- [Tasks and exercises]
A – Set down the part of the crossword notes between "5 Pepper pot: mine" and "a wave? (11)", inclusive.
B – Answer these questions from the crossword notes:
(i) From what year to what year did Herbert Henry Asquith serve as Prime Minister of the United Kingdom?
(ii) Which words in the pepper pot clue serve as the anagram indicator?
(iii) In the explanation for HAIRDRESSER, which letter represents husband?

─── Page extract ───

1 PM, previously to resign, remains around (7)
ASQUITH To resign is QUIT, and remains are ASH. Plonk one into t’other. Herbert Henry Asquith served as Prime Minister of the United Kingdom from 1908 to 1916.
5 Pepper pot: mine needs to be shaken (7)
PIMENTO Needs to be shaken is the giveaway anagram indicator: apply to POT MINE
9 Husband bearing heavy item of furniture is one giving you a wave? (11)
HAIRDRESSER Husband conventionally round here is represented by H, bearing is AIR and unless you are in possession of a lightweight one, a DRESSER is a heavy item of furniture. The definition is mildly cryptic
10 Deckhands finally got out of sweeping vessel (3)

─── Supplied information ───

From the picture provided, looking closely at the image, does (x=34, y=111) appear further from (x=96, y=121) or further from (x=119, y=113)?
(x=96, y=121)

───

- [Results of the tasks]
A –
5 Pepper pot: mine needs to be shaken (7)
PIMENTO Needs to be shaken is the giveaway anagram indicator: apply to POT MINE
9 Husband bearing heavy item of furniture is one giving you a wave? (11)

B –
(i) From 1908 to 1916.
(ii) "needs to be shaken"
(iii) H